First, begin with a story line.
I let the music inspire my story. Every rhythm of the song gives life to a scene. From there, I divided the minutes of the song into 'scenes' or 'segments' to form the video. I wanted an 'Alice in Wonderland' feel. A little bit of the quirky, whimsical, dark, & beautiful. Am a big fan of anime & Studio Ghibli films so I went with a background song used in The Cat Returns.
Waltz (Katzen Blut) by Nomi Yuuji (Studio Ghibli Inc copyright)
Hardware :
Asus N56, Intel Core i7, Nvidia GeForce GT 650M, 8gb RAM
Render time :
100 frames (3 secs of video), 15 minutes
500 frames (16 secs of video), 2 hours +
Once the story line has been decided, the
Render (apply daylighting, materials) as you would a still image, but save the render with these settings.
F10
Time Output - select Active Time Segment or Range if you want to render your video in scene batches
*scroll down*
Save File - select File (like a Save As) & create a new name for scene > save in AVI
Remember to change the file name for every Save File before rendering if not you'll be very sad.

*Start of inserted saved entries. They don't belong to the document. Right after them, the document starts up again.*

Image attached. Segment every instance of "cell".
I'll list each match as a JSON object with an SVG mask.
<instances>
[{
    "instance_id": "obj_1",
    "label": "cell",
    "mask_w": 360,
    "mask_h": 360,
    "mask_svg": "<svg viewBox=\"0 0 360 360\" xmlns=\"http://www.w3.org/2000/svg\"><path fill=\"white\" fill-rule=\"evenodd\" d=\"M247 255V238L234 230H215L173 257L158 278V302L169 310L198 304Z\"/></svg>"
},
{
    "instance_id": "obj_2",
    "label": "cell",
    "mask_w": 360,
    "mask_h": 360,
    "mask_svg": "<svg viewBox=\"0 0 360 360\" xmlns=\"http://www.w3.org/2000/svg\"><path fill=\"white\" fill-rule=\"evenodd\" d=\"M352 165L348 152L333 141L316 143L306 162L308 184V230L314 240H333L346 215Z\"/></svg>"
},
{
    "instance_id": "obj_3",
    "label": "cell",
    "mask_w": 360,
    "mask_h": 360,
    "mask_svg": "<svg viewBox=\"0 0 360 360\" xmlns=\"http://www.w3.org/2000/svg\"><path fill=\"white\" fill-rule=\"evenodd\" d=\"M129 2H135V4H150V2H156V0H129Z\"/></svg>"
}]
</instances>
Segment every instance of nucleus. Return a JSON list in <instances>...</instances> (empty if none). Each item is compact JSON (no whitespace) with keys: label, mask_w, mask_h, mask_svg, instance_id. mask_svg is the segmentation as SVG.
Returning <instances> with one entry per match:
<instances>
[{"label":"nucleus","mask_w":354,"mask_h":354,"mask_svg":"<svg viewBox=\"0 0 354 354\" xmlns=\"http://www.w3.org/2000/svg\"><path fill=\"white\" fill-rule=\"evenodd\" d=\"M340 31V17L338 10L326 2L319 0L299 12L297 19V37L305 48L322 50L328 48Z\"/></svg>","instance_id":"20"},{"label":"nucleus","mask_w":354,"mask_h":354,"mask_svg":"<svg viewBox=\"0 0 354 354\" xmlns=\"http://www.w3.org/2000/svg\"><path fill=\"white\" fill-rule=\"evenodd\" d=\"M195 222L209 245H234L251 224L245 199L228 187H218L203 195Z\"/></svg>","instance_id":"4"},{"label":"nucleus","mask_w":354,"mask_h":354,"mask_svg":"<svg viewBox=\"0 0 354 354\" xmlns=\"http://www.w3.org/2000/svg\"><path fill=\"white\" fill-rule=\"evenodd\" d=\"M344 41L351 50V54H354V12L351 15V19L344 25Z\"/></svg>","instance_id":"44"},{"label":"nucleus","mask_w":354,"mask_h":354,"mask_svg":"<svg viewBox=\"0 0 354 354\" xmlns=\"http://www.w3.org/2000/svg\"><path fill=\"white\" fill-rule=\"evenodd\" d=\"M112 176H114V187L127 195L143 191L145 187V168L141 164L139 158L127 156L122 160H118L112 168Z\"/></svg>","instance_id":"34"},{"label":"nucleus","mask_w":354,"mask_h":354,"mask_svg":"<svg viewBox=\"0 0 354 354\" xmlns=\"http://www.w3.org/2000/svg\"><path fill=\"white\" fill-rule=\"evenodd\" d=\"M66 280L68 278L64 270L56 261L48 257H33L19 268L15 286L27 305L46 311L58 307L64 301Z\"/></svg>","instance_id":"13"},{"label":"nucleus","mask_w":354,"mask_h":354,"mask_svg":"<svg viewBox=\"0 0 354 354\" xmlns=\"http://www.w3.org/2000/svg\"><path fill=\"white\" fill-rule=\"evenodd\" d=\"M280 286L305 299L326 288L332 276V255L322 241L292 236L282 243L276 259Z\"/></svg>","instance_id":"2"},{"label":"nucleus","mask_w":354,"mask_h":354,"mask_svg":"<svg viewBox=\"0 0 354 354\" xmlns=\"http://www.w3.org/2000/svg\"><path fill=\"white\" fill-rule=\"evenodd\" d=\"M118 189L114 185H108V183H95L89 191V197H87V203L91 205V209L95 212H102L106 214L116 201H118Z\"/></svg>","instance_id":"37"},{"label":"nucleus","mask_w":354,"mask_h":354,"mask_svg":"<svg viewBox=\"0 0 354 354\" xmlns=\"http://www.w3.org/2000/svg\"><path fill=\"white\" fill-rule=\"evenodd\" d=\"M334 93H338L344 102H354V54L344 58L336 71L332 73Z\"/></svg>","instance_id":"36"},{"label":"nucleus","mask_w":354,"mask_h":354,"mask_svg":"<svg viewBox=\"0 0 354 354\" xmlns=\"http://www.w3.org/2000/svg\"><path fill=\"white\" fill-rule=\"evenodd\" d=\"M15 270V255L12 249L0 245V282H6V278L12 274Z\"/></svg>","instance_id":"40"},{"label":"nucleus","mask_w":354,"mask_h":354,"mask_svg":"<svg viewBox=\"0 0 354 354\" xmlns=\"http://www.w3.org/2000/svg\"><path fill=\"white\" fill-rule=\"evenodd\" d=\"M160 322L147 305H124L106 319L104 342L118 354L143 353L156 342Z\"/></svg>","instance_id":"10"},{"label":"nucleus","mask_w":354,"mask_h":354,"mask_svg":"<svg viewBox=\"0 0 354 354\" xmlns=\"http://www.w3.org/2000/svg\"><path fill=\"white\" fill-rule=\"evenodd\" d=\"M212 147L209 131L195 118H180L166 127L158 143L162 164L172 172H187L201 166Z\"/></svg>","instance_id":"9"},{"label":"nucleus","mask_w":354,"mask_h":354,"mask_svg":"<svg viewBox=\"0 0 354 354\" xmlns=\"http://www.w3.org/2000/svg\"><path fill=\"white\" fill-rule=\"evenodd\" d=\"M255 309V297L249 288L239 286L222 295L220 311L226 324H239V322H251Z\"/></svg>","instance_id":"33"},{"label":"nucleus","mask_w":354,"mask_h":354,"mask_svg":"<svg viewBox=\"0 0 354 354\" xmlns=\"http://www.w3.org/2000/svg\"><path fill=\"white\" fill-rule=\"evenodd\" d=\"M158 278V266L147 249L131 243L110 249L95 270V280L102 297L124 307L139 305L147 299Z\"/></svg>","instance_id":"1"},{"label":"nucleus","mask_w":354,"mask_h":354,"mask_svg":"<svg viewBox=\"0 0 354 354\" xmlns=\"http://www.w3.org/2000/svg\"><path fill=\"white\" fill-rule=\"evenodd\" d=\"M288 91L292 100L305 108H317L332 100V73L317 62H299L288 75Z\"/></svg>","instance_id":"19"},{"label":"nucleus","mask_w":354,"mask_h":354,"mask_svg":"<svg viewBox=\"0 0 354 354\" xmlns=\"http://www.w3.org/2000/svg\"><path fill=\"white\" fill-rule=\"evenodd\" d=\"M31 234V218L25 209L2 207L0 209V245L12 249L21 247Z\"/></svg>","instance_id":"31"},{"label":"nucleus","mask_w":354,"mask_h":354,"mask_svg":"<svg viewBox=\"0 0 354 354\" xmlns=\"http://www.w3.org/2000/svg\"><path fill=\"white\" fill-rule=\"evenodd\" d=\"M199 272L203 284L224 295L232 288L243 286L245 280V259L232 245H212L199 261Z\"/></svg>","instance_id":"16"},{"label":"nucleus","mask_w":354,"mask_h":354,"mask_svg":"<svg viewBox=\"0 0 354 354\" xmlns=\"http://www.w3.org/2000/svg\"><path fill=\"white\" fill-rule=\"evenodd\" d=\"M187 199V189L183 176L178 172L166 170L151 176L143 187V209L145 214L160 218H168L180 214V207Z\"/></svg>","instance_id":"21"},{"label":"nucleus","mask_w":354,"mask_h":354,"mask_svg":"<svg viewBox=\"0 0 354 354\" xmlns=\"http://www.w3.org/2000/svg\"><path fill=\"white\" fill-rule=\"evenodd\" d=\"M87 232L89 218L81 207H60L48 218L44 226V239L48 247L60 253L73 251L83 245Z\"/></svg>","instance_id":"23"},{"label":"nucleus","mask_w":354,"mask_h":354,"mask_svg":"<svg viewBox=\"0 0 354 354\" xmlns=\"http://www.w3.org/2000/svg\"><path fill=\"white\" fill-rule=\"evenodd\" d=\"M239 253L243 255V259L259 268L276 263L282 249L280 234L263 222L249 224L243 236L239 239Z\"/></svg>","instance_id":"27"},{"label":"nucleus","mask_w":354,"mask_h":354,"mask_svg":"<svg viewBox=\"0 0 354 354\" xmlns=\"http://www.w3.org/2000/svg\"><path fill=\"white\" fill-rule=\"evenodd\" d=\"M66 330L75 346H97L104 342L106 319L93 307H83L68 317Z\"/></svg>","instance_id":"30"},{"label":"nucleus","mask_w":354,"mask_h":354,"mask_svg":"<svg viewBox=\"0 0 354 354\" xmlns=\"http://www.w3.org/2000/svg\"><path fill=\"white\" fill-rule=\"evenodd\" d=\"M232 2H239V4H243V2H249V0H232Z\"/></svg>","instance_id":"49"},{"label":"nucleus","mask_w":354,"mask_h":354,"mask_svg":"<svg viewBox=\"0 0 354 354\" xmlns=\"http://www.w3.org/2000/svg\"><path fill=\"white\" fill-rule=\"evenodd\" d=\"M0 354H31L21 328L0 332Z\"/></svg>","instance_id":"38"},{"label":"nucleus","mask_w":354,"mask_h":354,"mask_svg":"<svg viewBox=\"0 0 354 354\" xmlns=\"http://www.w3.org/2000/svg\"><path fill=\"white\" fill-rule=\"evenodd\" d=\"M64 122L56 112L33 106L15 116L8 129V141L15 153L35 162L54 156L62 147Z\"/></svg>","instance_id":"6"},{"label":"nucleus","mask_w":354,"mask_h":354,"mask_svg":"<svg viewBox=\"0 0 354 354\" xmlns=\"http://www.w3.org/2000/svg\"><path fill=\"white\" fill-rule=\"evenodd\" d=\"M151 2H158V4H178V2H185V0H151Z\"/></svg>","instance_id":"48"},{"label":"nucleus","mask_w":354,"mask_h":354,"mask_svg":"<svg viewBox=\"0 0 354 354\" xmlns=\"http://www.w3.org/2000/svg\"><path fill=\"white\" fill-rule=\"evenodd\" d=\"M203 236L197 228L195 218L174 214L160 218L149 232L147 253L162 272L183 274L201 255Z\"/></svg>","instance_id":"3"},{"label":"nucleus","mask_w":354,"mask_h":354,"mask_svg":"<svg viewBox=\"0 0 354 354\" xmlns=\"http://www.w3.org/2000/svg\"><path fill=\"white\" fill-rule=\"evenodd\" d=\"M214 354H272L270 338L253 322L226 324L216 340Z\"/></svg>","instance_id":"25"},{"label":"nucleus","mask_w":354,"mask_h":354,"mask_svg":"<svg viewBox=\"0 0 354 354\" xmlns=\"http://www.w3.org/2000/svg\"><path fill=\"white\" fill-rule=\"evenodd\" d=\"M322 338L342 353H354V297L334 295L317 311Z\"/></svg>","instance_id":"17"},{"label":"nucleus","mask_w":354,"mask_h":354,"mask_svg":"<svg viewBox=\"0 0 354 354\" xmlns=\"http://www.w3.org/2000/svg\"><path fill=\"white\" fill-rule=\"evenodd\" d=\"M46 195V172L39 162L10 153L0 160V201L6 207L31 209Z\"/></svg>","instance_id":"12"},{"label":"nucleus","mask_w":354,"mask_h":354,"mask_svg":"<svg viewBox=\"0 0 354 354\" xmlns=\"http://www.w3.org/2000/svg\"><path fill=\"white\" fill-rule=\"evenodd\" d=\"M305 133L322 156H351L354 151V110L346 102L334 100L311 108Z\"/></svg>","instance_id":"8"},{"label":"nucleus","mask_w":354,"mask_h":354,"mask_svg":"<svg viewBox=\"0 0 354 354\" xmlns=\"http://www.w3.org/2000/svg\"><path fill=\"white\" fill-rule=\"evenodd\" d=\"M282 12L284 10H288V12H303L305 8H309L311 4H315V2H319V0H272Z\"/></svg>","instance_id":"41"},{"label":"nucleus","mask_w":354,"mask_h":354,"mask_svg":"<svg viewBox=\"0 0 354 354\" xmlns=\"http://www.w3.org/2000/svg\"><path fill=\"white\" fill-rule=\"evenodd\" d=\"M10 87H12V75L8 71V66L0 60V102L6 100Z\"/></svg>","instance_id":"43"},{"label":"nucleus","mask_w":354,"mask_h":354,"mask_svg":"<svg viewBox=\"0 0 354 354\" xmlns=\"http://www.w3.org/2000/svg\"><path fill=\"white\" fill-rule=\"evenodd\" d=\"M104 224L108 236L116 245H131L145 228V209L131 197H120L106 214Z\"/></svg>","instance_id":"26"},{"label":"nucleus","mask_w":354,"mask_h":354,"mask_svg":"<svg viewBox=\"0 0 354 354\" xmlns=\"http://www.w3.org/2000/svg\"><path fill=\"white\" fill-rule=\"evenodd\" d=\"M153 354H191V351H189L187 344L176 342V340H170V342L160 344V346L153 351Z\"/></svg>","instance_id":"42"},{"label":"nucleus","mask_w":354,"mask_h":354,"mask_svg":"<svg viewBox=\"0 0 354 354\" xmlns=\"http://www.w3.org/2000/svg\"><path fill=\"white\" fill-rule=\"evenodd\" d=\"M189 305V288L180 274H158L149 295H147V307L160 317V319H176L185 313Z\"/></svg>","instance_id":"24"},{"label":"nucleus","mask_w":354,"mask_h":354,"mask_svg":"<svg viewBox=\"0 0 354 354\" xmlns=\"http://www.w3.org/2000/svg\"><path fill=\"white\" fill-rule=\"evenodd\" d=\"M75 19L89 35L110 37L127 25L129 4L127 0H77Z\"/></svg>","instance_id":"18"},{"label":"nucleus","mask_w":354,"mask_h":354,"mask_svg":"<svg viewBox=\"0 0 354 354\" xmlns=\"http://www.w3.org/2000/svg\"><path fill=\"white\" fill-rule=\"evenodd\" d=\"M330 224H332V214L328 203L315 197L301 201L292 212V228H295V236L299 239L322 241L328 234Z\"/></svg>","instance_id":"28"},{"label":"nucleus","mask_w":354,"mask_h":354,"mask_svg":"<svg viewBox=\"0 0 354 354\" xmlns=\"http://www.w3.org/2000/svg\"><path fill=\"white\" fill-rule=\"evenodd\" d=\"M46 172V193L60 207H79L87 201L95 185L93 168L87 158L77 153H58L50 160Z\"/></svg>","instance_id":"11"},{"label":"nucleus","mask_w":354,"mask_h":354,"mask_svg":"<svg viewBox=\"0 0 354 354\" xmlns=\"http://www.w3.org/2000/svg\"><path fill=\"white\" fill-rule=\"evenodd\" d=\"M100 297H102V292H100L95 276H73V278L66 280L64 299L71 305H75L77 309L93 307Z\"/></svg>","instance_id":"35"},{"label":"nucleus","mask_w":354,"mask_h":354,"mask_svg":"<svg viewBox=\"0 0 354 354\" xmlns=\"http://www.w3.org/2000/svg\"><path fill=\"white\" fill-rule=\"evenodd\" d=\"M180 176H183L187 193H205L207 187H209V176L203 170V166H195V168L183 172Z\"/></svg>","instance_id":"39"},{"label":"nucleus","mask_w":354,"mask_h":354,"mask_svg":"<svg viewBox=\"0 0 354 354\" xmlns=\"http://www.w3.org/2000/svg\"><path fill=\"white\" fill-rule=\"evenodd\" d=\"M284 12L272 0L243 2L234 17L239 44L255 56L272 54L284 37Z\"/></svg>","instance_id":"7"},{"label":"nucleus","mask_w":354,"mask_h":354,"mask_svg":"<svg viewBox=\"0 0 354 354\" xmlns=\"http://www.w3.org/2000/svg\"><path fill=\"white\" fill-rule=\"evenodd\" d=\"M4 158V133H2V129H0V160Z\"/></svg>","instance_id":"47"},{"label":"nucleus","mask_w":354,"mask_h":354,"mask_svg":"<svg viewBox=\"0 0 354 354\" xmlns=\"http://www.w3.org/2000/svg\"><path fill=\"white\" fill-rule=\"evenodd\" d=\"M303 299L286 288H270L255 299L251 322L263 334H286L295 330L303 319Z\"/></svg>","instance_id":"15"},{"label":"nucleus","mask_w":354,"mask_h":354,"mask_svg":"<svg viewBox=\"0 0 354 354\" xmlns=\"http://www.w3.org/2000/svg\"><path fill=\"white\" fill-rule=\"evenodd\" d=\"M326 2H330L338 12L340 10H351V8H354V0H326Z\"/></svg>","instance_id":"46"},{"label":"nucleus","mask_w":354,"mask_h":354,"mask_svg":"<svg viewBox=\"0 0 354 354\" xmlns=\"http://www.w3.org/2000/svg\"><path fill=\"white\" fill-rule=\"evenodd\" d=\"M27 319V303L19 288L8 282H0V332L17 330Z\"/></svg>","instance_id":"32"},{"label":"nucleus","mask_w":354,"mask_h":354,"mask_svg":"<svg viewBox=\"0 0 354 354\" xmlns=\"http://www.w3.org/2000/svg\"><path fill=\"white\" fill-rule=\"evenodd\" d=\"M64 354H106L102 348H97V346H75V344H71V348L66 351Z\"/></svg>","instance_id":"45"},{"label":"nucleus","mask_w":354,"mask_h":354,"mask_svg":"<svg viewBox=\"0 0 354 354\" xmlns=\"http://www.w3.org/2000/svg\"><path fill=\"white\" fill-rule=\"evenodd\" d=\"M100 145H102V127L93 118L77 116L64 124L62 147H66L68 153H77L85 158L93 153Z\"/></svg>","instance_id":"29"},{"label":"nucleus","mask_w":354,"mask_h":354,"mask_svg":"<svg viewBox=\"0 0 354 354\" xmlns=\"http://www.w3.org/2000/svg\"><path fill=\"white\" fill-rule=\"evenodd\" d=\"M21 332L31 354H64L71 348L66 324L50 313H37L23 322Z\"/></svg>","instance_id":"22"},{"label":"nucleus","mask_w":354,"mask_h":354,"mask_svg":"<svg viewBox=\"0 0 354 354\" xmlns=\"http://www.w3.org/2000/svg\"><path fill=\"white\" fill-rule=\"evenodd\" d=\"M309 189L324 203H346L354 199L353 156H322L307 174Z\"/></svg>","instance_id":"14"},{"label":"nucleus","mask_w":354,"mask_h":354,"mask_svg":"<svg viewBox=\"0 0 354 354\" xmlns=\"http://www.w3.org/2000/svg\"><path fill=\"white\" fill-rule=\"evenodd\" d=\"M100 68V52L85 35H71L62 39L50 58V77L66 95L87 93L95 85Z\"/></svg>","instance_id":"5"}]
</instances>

To make your camera 'move' you have to :
Add Camera > Target or Free
*then*
Draw a path > Line, Helix, Circle..depends how what kind of 'path' you want your camera to move in
*then*
*then scroll down the same Motion tab*
Pick Add Path > Select the Camera you created & the Path & they shall UNITE!
Set one of the Viewports > Camera View. If you move the time bar you'll notice the scene moving, as if you're the one holding the camera. To 'record' every camera movement, click AUTO and it'll be red.
Time Configuration settings.
Render Output, Camera Path, Time Configuration all set? RENDER TAIM
Cameras for different scenes
Daylighting test. To simulate sun set & sun rise, apply the Camera Path settings to Daylight instead of Camera.
Test renders.
bitmap > avi file to simulate moving sky
Final scenes
Adobe Premier Pro CS6 to stitch & edit videos. I'd like to thank a Sam, Adrian & Youtube sensei for teaching me what I needed to know! Such a noob when it comes to video-editing.
Be prepared to sleep at rendering hours depending on your hardware. In my case every 2 hours over the course of 2 days. 3ds Max should really think about incorporating an alarm system once a render is done.
Be prepared to sleep at rendering hours depending on your hardware. In my case every 2 hours over the course of 2 days. 3ds Max should really think about incorporating an alarm system once a render is done.